The new “ready” column should also have a WIP limit, as it can reduce the likelihood of making mistakes for each iteration of work within individual sprints. If a sprint is completed faster than in the time initially designated, it makes it possible to move on to the next one without a lengthy planning process; the items already exist in the backlog as soon as space has been made by adding others into a sprint.
This advantage is that it adds the flexibility that Kanban can allow yet still pushes sprints efficiently toward a product release. As a result, it increases the number of items that can be processed at one time, and it is a lot easier to manage the team’s capacity versus the need and to be able to monitor the lead time.
Work can be done together, but this helps resolve one of Scrum’s most significant issues, scope creep. Work is still being handled in scrums, but the flow is managed with a more straightforward guide toward the more extensive project end.
Major Advantages of using Scrumban
Allows continuous improvement of the workflow by learning from the past.
Whereas Scrum is focused on pure workflow, making changes is challenging once a sprint is in place. However, within Scrumban, if a developer during another sprint notices a problem, not only can they modify the current sprint (by adding essential pieces into the flow), this knowledge can be shared across other sprints to improve the entire process.
No limits on the size of stories brought in to the board.
In Scrumban, stories can be larger than the normal one, two, or five-bar size; this allows bringing in stories that may have come from another sprint or epic, even if it wasn’t planned.

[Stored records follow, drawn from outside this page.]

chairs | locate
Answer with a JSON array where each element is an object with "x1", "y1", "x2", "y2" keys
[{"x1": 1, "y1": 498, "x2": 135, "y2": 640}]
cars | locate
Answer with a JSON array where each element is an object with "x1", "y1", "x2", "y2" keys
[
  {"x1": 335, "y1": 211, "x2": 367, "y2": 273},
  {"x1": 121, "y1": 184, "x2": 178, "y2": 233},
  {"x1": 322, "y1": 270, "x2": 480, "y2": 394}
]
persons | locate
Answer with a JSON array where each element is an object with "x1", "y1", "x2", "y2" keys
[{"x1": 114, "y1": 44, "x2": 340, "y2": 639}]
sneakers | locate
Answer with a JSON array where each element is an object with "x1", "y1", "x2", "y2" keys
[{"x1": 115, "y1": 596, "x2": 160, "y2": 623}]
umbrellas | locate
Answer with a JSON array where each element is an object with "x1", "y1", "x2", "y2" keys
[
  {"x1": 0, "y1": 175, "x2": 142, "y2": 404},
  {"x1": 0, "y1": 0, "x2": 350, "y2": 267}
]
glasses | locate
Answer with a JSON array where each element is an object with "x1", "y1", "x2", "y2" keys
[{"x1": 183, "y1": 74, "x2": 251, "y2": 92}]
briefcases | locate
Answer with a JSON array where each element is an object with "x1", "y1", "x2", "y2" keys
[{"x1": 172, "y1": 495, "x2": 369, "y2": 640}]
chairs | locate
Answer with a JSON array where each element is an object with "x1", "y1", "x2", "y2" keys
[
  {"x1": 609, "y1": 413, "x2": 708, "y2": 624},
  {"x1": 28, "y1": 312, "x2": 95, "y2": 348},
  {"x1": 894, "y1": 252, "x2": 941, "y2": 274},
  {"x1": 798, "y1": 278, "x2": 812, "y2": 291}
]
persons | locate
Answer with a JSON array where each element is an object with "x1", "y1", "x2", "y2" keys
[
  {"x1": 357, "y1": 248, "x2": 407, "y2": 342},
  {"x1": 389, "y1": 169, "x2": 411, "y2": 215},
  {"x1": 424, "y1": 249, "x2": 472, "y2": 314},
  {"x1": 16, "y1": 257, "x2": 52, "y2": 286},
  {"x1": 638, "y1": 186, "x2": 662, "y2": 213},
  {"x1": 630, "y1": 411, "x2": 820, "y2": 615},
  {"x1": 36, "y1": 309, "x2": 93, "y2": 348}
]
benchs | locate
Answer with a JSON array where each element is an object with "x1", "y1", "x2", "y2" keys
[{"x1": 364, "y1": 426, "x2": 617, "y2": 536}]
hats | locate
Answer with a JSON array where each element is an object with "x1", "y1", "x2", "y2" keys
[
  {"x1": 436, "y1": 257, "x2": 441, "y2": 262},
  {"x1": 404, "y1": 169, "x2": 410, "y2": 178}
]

Ensures continuous flow of work.
Work no longer needs to stop if a developer has completed her part of a sprint. She can move on to the next task without waiting for a new sprint to begin.
Allow for Specialists
The team can remain cross-functional; however, there is also space to allow for specialized resources. Sometimes a developer or Ops professional may have skills not necessarily shared by others in the group. His work within a sprint may be minimal compared to others, but he has other tasks that need to be accomplished. In Scrumban, he has no reason to sit on his hands while everyone else finishes their roles. By bringing this person’s tasks outside of the individual sprint, he can work in his stream alongside existing sprints.
Scrum and Kanban offered ways to drastically improve moving projects from initial idea to completion over previous “waterfall” methods. While both approaches have positive features, inherent flaws can cause problems down the road. By combining the best Agile and Lean models of project management to create Scrumban, many of these problems can be alleviated and move toward a better method for designing efficient project management tools and effective results.